**Assigned task:**
Produce word for word the lines of the data below running from the one that has "Ната принимает ванну - фото #" to the one that has "GEM 1912 Style", inclusive, and no others.

[Opening Data for this task section]

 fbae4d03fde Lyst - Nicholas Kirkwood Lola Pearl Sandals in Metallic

[Closing Data for this task section]
[Opening Data for this task section]

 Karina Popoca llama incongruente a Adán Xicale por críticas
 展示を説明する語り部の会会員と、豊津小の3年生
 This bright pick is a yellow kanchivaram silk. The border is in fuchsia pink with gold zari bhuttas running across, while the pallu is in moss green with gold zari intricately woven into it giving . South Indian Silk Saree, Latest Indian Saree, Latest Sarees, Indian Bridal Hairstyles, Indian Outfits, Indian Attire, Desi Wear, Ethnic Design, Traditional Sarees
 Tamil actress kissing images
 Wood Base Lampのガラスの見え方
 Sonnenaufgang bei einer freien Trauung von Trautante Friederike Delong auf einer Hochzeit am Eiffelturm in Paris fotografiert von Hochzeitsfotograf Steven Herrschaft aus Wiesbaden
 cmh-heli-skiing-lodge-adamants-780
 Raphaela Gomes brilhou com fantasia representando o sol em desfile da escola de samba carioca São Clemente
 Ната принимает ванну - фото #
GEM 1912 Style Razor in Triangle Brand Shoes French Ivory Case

[Closing Data for this task section]

**Answer for the task:**
 Ната принимает ванну - фото #
GEM 1912 Style Razor in Triangle Brand Shoes French Ivory Case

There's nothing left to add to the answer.